• **EXCERPT**:
____

New yuan channels to widen funding sources

By Jiang Xueqing in Beijing and Hu Meidong in Xiamen, Fujian (China Daily) Updated: 2015-08-05 11:04

Cross-border loan services to help lower finance costs for more domestic, overseas companies

Officials said the launch last week of another trial cross-border yuan loan service agreement, signed between Fujian province and Taiwan, will go a long way to widen funding sources and lower finance costs for both domestic and overseas companies in the region.

The government is offering the service to firms operating in a newly established free trade zone in the province, allowing companies and projects registered in Xiamen to borrow yuan from institutions in Taiwan.

Companies registered in the Nansha and Hengqin new areas of Guangdong free trade zone are already allowed to borrow yuan from banks in Hong Kong and Macao.

Twelve Xiamen companies immediately signed cooperative intent agreements on cross-border yuan loans worth a total of 1.17 billion yuan ($189 million) with banks from Taiwan and Xiamen, at lending rates of around 4 percent, nearly 20 percent lower than average financing costs.

Li Weiping, manager of the People's Bank of China's Xiamen central sub-branch, said: "The service will expand financing channels overseas and reduce costs.

It will not only give strong support to the real economy in Xiamen but also encourage the flow of yuan from Taiwan to the Chinese mainland and the development of the offshore yuan market in Taiwan."

Li also said the new investment channel would bring banks in Xiamen closer to their Taiwan counterparts, increase the intermediary business income of local banks, and accelerate the opening up of the province's financial services sector, which is likely to play a key role in funding projects within the country's Belt and Road Initiative.

The Silk Road Economic Belt and the 21st Century Maritime Silk Road initiatives were proposed by President Xi Jinping in 2013 to improve the infrastructure connectivity along the ancient trading routes.

____

• **ACTIVITY LIST**:
A – Based on the article about cross-border yuan loans, state whether each statement below agrees with it, answering yes or no and quoting the deciding words. (i) Twelve Xiamen companies signed loan agreements worth a combined 1.17 billion yuan. (ii) Companies registered in the Nansha and Hengqin new areas may borrow yuan from banks in Taiwan. (iii) The Silk Road Economic Belt and the 21st Century Maritime Silk Road initiatives were proposed in 2015.
B – Extend the article about cross-border yuan loans, picking up after its final sentence on the Belt and Road initiatives.

____

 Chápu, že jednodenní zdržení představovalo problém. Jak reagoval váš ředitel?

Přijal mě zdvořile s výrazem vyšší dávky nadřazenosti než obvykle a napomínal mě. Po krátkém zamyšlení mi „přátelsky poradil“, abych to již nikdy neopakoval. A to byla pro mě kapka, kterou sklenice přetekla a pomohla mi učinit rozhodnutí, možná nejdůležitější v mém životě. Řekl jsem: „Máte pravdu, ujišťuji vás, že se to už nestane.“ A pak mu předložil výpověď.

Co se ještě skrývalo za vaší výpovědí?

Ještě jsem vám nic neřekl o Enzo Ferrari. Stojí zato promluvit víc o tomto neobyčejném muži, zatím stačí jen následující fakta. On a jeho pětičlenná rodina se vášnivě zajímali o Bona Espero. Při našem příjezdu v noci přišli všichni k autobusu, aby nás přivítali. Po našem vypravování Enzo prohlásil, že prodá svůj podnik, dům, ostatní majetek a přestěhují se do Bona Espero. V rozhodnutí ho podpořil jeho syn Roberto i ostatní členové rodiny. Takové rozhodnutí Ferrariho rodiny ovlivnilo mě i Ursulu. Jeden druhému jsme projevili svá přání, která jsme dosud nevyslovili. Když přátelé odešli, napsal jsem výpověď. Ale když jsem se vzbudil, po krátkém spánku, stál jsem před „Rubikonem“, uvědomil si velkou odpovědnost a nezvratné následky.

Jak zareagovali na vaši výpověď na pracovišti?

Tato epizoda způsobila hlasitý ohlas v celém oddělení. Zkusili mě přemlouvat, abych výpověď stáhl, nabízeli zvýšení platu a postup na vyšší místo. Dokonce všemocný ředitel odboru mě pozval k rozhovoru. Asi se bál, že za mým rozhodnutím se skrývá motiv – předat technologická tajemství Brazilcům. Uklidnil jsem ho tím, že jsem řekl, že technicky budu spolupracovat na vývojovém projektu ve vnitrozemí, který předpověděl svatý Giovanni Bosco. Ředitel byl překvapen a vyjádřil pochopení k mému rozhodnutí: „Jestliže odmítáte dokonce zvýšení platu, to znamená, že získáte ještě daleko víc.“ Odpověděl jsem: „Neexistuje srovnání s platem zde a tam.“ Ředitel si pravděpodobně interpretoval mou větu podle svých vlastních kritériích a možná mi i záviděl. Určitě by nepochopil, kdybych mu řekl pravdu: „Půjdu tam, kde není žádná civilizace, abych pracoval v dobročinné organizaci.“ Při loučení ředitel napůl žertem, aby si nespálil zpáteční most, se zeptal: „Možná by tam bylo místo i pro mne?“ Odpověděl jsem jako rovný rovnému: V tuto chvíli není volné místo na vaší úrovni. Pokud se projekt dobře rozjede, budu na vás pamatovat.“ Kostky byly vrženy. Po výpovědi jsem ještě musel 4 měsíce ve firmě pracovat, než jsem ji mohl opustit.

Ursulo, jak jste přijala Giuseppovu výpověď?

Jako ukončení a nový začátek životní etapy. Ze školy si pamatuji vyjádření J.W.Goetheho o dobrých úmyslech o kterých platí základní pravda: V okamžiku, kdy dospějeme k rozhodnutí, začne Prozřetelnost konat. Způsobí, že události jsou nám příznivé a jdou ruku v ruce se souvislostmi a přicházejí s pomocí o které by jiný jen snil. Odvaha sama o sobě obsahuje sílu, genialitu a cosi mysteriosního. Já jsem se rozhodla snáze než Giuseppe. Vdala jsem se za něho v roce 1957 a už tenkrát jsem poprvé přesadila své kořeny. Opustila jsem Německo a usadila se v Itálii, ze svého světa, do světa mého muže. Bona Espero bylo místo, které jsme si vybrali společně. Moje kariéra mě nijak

____

• **ANSWERS TO THIS EXERCISE**:
A –
(i) Yes: "Twelve Xiamen companies immediately signed cooperative intent agreements on cross-border yuan loans worth a total of 1.17 billion yuan"
(ii) No: "are already allowed to borrow yuan from banks in Hong Kong and Macao"
(iii) No: "were proposed by President Xi Jinping in 2013"

B –
As a major city on the eastern coast, Xiamen is expected to serve as a main hub for the maritime route.

Earlier in July, the government also launched a trial program for cross-border loan services for mainland companies in the Nansha and Hengqin new areas of Guangdong province, to allow them access to yuan financing from Hong Kong and Macao.

The areas host companies from a vast range of industries, which have a huge demand for capital.

Those in Hengqin alone are believed to be seeking more than 400 billion yuan in funding, which cannot be satisfied by domestic bank loans alone.

Zong Liang, deputy director of the Bank of China Ltd's Institute of International Finance, said the new cross-border arrangements will allow mainland companies to cut their financing costs by around 2 percentage points on average, by borrowing from banks in Hong Kong, Macao and Taiwan.

"Such cross-border yuan services will encourage wider use of the yuan as an investment vehicle and for financing, and will become a crucial part of the internationalization of the yuan," he said.

Bank of China's Guangdong branch, Macao branch, and Bank of China (Hong Kong) Ltd, immediately extended medium-to long-term loans worth 500 million yuan to Guangzhou Port Co Ltd, for instance, when the arrangement was launched on July 13.

Li Wenfang in Guangzhou contributed to this story.